◆ TASK TO CARRY OUT
Resume the botanical description of P. trimera below, writing the sentences that come after its last one.

P. trimera (Oliv.) Burkill distributes in the high land areas in Khanh Hoa, Lam Dong provinces of Vietnam. P. trimera is scrambling shrub or erect, long, and curved spines, non-hairy stem. Leaves simple, typical narrow oblong, lamina 1.0–1.5 cm wide, 5–12 cm long; short petiole 0.5 cm long, leaf sub-vein 8–10 pairs; inflorescences axillary, fasciculate, peduncle 3–4 mm long, separate; calyx 3 lobes, 4 mm long; corolla 3; stamens 5, separate; ovaries 3, only 1 ovule, 2 locules in the ovary; globose fruit, 1.5–2.5 cm in diameter, 2 seeded. flowering time from May-Aug., fruiting Sep-Dec. Roots, leaves and stems were used as traditional medicine to treat liver diseases and cancers (Figs. 2, 4a).

◆ GIVEN INFORMATION
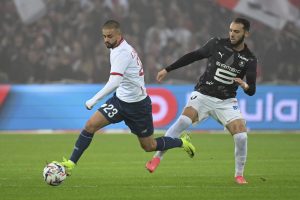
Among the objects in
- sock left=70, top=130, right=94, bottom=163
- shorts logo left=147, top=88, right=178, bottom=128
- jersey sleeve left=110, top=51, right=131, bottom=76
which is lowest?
shorts logo left=147, top=88, right=178, bottom=128

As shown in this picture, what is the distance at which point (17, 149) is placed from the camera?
1625 cm

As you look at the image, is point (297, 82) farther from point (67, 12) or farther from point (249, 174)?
point (249, 174)

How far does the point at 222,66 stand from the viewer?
35.4 ft

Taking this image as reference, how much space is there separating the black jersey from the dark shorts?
74 cm

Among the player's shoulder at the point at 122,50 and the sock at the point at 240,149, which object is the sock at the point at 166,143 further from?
the player's shoulder at the point at 122,50

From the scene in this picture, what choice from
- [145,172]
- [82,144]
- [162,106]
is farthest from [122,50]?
[162,106]

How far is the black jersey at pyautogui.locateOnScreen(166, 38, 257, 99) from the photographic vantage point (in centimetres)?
1071

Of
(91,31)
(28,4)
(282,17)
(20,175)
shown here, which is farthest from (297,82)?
(20,175)

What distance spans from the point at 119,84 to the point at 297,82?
45.0 feet

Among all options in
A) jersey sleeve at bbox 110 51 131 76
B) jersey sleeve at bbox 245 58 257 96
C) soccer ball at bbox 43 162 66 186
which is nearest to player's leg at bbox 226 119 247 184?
jersey sleeve at bbox 245 58 257 96

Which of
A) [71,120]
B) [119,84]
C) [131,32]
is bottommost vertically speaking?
[71,120]

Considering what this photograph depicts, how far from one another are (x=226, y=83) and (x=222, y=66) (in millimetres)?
232

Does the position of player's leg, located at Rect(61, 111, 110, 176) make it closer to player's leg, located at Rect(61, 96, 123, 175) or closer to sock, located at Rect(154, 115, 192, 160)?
player's leg, located at Rect(61, 96, 123, 175)

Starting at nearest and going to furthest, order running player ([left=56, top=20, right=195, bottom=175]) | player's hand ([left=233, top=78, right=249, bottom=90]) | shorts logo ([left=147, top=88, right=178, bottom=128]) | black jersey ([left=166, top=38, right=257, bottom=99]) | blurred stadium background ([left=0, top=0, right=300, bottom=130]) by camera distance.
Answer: player's hand ([left=233, top=78, right=249, bottom=90]) < running player ([left=56, top=20, right=195, bottom=175]) < black jersey ([left=166, top=38, right=257, bottom=99]) < shorts logo ([left=147, top=88, right=178, bottom=128]) < blurred stadium background ([left=0, top=0, right=300, bottom=130])
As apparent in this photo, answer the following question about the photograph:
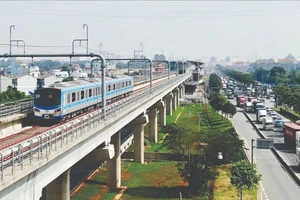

◆ RESPONSE TO THIS TASK
The typical morphology and anatomy of *Paramignya trimera* (Oliv.) Burkill. Woody shrub 1–4 m or above (a); A flowering tree (b); Typical trimerous flowers (c); Green fruits (d); Ripen fruits (d); Opened ripen fruit with two seeds encapsulated by mucus endocarp (e).

Morphological characteristics of four species of different genera. A single individual plant of *P. trimera* with two different forms of leaves (a), typical morphology of *A. buxifolia* (b), the scrambling shrub of *S. monophyla* with fruits (c), and the typical morphology of *L. scandens* with different types of leaves (d).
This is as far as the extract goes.